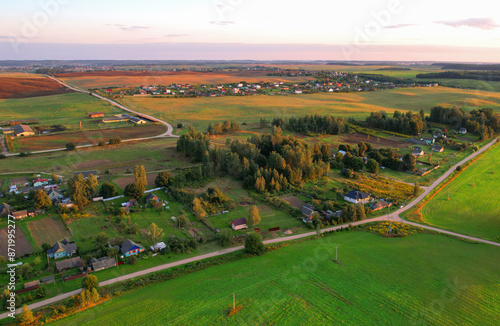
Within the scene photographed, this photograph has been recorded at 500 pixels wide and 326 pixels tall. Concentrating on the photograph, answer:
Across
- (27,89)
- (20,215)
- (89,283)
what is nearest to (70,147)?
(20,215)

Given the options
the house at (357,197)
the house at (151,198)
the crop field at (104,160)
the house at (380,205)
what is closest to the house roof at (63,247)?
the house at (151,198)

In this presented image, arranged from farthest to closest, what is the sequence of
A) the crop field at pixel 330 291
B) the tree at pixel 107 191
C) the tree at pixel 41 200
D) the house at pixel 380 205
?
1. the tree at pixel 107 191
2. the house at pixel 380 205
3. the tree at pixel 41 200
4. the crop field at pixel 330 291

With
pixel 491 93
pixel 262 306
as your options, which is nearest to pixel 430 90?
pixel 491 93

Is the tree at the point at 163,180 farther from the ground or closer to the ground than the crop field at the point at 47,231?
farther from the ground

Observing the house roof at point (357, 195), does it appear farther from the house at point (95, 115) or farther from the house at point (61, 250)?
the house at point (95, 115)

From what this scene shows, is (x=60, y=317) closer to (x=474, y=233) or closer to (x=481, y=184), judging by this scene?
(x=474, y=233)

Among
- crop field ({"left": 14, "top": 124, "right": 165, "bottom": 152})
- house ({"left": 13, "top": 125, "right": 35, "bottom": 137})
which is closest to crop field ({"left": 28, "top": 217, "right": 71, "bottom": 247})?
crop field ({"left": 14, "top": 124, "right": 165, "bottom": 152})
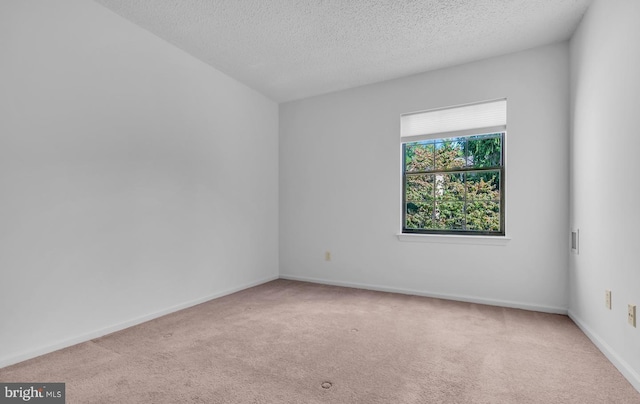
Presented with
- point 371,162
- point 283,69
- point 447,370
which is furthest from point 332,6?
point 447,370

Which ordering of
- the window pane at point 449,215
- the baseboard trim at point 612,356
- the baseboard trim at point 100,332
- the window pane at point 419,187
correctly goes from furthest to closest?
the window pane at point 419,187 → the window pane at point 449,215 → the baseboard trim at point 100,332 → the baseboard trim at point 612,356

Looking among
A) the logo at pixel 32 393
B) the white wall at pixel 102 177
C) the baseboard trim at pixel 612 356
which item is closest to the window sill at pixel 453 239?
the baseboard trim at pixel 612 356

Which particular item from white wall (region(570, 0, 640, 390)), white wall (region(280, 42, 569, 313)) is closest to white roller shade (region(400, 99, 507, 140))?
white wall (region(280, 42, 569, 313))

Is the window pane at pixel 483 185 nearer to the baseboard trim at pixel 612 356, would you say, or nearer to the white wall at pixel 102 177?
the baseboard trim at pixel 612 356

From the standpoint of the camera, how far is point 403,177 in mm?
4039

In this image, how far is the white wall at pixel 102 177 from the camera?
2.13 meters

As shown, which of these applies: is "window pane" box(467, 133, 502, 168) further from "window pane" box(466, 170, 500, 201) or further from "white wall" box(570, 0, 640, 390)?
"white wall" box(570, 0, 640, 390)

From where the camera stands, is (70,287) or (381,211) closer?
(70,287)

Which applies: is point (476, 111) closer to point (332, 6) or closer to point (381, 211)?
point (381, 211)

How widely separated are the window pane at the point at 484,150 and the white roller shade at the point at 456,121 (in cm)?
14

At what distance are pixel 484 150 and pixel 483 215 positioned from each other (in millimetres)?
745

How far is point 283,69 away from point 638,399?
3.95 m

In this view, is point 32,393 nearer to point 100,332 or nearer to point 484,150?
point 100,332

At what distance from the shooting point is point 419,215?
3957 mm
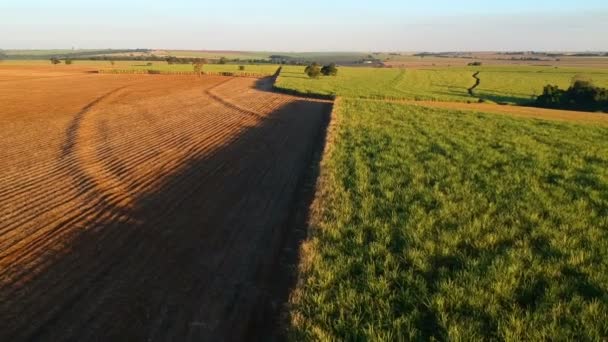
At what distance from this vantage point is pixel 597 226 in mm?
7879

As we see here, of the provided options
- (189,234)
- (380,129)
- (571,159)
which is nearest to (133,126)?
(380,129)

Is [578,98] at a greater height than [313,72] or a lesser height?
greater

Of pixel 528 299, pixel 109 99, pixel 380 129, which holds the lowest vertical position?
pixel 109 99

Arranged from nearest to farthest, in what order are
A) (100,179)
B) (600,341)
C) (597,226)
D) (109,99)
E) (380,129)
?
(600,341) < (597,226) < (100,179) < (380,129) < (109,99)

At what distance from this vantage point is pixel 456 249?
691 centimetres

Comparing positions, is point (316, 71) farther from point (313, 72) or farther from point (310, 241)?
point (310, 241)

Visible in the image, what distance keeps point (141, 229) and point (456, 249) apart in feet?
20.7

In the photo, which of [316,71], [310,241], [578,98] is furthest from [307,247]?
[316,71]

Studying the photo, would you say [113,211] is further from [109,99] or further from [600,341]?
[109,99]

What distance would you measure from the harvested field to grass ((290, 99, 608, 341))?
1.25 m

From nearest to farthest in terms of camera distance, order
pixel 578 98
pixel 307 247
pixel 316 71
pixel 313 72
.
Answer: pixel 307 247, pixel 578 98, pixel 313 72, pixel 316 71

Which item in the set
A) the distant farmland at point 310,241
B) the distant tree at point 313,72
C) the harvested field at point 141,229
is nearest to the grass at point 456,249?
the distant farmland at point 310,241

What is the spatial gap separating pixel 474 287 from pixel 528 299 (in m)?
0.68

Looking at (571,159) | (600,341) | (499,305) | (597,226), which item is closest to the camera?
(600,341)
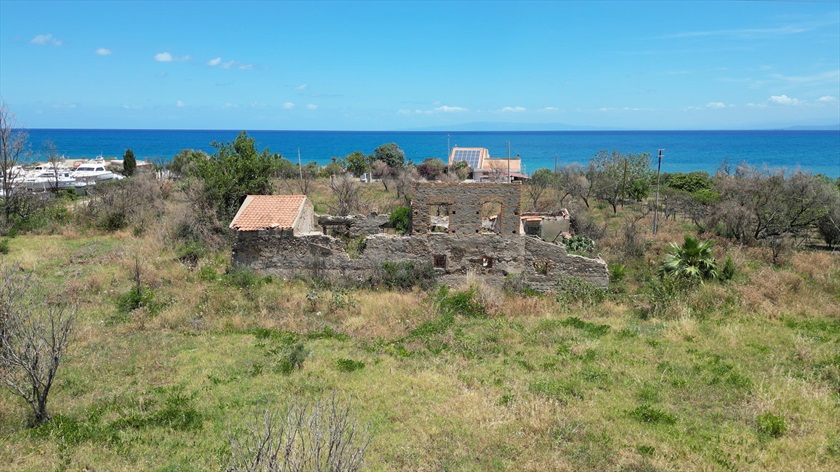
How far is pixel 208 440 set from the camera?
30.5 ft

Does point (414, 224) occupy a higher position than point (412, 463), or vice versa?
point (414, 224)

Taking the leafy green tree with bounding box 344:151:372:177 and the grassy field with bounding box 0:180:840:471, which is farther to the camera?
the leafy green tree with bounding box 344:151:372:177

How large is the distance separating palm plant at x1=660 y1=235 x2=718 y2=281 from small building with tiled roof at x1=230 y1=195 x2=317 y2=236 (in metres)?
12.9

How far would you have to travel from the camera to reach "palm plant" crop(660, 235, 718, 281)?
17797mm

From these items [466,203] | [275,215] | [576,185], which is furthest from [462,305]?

---

> **Objective**
Quote exactly the lines from the line that contains "Looking at (571,159)" through the last line of the listing, please, leaving out all pictures.

> **Solution to this task**
Looking at (571,159) | (600,341) | (499,305) | (597,226), which item is closest to the camera?
(600,341)
How far is pixel 208 440 set from the camera?
30.5 ft

Does point (414, 224) occupy a higher position than point (412, 463), or vice versa?
point (414, 224)

Taking the leafy green tree with bounding box 344:151:372:177 and the grassy field with bounding box 0:180:840:471, which is farther to the camera?
the leafy green tree with bounding box 344:151:372:177

How large is the distance separating palm plant at x1=660 y1=235 x2=718 y2=281 from small building with tiled roof at x1=230 y1=195 x2=317 y2=236 (in metres)?
12.9

How far would you have to travel from the camera to reach "palm plant" crop(660, 235, 718, 281)?
17797mm

From these items [466,203] | [275,215] | [576,185], which is furthest from [462,305]?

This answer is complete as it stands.